§ **EXERCISE INSTRUCTIONS**: Beginning at the top of the data below, write out every line exactly until you reach the line with "5. Określenie projektów", and include that line.

- Opening Delimiter -

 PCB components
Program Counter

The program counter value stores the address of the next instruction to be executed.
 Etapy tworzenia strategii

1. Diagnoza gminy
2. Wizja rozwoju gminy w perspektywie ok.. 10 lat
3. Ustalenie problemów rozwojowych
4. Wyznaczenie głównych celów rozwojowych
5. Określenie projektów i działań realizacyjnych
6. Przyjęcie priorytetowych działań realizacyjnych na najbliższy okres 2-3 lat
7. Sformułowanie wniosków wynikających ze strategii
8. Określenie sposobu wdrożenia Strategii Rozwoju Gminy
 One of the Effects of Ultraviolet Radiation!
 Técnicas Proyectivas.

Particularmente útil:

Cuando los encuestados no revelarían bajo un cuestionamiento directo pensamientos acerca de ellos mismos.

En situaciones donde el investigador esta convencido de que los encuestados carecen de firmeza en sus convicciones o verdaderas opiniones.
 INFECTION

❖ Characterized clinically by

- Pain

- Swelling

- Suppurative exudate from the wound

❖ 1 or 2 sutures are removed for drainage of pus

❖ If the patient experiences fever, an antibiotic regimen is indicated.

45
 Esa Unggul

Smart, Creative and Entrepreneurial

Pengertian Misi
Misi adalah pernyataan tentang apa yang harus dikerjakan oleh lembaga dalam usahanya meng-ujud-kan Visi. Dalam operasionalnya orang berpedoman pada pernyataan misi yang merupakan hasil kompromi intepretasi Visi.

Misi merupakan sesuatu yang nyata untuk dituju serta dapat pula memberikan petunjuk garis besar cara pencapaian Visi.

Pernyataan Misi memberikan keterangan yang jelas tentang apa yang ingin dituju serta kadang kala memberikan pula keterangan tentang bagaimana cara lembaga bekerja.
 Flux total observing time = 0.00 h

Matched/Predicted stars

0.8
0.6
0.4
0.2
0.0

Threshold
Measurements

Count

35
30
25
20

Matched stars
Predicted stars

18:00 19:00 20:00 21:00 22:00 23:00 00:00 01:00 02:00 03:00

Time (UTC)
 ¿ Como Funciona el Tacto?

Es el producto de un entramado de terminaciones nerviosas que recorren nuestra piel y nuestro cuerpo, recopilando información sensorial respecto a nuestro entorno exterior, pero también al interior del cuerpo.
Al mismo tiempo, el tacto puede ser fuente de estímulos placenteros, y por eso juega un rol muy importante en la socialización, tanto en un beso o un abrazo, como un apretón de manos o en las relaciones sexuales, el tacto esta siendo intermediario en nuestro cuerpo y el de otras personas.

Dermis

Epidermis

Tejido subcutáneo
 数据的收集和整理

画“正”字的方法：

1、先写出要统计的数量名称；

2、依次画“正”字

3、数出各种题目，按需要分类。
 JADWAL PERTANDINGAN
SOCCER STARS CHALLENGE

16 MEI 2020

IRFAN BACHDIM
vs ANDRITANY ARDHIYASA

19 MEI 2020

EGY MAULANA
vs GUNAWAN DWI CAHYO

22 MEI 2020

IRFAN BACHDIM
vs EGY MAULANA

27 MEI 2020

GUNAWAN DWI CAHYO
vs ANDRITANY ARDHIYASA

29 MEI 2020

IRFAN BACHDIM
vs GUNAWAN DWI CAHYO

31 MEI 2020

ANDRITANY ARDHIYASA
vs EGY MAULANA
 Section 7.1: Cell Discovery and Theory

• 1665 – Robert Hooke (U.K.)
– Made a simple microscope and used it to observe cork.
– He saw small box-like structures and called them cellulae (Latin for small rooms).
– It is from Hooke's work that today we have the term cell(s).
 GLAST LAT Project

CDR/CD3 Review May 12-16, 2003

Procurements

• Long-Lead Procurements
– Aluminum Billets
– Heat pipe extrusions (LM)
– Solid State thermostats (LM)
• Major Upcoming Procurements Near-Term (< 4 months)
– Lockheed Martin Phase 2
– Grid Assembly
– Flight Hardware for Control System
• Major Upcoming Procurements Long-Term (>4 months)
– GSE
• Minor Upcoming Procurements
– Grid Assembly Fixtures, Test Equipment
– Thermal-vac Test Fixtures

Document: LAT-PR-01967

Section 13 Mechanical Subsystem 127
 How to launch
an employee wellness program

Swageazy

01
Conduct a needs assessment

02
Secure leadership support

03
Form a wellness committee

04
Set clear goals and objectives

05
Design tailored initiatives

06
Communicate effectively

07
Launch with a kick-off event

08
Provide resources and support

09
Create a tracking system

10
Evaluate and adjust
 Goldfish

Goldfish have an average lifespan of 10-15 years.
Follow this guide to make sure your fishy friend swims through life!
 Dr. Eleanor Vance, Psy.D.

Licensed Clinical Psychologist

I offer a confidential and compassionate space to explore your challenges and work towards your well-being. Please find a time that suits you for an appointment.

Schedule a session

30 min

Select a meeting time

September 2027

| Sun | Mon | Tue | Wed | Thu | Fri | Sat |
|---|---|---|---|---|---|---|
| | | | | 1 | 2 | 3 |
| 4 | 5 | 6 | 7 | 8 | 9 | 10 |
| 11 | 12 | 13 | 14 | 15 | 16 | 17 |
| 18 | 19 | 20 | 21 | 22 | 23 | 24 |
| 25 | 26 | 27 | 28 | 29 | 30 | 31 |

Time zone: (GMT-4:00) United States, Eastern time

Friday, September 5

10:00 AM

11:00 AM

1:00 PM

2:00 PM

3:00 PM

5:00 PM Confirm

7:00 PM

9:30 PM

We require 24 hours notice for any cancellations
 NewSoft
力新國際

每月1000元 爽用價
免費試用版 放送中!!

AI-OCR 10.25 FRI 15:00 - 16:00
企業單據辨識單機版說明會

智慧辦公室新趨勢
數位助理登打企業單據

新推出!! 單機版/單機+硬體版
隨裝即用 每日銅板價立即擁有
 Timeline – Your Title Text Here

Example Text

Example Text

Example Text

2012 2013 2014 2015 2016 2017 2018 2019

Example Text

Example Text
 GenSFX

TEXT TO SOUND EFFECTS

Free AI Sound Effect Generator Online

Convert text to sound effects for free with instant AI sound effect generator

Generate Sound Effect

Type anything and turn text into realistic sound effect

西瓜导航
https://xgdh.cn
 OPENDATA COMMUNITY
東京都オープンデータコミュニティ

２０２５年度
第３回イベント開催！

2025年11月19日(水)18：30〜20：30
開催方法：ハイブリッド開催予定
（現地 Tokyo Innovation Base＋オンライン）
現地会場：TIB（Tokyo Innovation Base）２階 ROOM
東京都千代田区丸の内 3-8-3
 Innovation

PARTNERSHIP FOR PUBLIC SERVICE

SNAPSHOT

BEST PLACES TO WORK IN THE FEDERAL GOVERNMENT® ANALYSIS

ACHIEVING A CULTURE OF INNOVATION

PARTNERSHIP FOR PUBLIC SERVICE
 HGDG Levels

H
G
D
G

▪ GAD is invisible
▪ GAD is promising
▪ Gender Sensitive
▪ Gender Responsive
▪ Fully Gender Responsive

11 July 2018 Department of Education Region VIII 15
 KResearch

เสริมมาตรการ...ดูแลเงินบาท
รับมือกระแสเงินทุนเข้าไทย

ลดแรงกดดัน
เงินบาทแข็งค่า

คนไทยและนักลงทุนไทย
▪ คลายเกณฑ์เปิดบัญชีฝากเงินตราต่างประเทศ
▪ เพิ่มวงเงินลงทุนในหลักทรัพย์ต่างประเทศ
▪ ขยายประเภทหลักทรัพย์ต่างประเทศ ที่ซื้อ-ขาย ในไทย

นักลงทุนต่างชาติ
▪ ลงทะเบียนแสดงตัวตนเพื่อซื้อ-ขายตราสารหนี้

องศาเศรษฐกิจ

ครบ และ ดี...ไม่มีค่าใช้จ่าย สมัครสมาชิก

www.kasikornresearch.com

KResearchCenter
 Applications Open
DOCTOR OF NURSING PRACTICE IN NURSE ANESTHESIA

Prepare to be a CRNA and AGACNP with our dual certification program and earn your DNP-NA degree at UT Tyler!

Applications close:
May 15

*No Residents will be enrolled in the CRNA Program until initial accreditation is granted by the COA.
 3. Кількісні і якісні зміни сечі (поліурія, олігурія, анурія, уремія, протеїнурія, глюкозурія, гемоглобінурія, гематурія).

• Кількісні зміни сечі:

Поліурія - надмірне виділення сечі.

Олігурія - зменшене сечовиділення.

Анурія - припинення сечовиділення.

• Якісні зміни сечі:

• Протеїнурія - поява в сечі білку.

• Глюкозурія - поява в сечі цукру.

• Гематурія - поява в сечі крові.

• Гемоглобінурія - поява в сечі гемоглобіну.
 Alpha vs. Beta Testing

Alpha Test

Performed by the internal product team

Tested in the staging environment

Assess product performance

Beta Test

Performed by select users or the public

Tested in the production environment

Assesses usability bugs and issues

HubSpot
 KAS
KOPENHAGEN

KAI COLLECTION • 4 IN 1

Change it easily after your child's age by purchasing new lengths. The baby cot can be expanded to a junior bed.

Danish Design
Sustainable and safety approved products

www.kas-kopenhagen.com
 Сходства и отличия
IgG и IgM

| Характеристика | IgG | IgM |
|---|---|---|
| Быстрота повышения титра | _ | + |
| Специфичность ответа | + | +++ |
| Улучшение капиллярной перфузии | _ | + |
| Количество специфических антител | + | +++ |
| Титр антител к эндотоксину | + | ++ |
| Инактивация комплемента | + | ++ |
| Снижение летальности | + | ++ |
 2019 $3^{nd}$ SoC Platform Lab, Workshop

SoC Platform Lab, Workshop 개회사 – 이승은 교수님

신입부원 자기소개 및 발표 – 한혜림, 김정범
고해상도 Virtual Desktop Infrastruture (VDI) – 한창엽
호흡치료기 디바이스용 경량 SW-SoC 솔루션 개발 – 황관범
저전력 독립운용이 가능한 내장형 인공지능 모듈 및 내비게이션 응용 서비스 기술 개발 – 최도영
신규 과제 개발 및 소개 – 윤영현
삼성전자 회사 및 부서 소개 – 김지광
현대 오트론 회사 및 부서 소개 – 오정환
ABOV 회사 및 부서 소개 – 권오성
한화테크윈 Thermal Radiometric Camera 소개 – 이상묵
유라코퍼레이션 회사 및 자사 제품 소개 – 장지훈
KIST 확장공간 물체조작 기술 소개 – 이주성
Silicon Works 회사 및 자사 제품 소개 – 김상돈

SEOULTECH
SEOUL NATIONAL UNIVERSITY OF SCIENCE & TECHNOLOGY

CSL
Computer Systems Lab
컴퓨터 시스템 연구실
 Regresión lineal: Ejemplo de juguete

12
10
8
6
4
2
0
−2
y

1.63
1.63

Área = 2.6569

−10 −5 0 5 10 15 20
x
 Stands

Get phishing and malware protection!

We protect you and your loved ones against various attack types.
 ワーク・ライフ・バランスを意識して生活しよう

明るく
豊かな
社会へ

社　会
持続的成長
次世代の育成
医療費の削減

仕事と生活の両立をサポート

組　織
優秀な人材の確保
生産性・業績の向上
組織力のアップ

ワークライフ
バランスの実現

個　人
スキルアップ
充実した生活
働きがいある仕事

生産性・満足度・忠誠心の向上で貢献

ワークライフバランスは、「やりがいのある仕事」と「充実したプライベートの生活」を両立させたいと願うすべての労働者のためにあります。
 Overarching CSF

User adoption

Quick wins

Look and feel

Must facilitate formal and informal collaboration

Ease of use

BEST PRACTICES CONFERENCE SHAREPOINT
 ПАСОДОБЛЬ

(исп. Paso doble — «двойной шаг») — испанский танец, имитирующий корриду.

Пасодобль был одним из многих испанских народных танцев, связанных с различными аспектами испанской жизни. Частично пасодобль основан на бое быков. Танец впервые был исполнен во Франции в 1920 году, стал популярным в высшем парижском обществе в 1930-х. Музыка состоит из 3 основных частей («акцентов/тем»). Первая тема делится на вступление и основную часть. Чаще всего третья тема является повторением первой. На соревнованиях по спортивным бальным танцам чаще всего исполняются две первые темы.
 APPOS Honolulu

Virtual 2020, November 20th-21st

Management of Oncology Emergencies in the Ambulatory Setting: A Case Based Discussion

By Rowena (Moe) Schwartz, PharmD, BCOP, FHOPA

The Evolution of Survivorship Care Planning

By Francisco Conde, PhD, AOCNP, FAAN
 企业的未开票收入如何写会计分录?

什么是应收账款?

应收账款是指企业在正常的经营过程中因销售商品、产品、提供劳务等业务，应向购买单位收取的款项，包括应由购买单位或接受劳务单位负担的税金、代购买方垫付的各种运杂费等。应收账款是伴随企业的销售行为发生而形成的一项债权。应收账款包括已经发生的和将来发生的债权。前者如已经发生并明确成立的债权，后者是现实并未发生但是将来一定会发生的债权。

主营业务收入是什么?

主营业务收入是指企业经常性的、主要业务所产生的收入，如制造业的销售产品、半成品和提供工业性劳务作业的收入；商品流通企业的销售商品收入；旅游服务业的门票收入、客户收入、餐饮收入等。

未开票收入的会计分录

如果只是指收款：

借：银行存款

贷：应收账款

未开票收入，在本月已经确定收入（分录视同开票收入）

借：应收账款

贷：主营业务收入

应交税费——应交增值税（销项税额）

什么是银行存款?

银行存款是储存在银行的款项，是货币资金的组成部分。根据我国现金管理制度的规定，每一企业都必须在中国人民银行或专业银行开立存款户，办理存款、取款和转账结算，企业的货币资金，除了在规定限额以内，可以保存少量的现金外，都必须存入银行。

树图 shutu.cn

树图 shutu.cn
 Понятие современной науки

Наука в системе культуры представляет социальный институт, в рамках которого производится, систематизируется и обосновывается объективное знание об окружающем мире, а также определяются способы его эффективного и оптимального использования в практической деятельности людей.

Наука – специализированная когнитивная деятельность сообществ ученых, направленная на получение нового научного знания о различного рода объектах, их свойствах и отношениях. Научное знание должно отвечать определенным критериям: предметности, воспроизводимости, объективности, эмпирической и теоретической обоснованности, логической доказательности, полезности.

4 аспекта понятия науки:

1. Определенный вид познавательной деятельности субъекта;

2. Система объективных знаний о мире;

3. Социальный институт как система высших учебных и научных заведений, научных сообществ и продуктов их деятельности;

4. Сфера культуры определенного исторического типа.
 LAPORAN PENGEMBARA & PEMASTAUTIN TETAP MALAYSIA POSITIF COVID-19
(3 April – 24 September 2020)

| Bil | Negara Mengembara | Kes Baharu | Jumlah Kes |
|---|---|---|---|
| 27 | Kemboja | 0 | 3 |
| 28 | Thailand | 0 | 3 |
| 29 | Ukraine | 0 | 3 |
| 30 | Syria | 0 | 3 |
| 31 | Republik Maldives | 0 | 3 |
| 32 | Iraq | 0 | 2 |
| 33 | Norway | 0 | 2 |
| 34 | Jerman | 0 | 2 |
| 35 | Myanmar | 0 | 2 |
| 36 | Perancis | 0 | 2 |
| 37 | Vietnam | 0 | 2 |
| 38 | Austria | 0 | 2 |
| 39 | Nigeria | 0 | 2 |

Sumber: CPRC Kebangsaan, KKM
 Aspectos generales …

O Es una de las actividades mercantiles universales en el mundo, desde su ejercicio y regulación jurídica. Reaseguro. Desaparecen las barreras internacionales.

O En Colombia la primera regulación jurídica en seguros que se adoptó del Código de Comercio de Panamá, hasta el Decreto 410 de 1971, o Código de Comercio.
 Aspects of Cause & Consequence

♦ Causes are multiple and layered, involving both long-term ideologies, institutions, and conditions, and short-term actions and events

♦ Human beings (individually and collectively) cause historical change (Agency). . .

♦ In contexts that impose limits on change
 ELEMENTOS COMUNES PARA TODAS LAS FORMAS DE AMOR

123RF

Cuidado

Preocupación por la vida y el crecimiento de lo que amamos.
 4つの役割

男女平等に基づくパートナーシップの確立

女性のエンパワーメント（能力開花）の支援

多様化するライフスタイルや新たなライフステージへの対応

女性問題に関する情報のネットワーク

- Closing Delimiter -

§ **TASK RESULT**:
 PCB components
Program Counter

The program counter value stores the address of the next instruction to be executed.
 Etapy tworzenia strategii

1. Diagnoza gminy
2. Wizja rozwoju gminy w perspektywie ok.. 10 lat
3. Ustalenie problemów rozwojowych
4. Wyznaczenie głównych celów rozwojowych
5. Określenie projektów i działań realizacyjnych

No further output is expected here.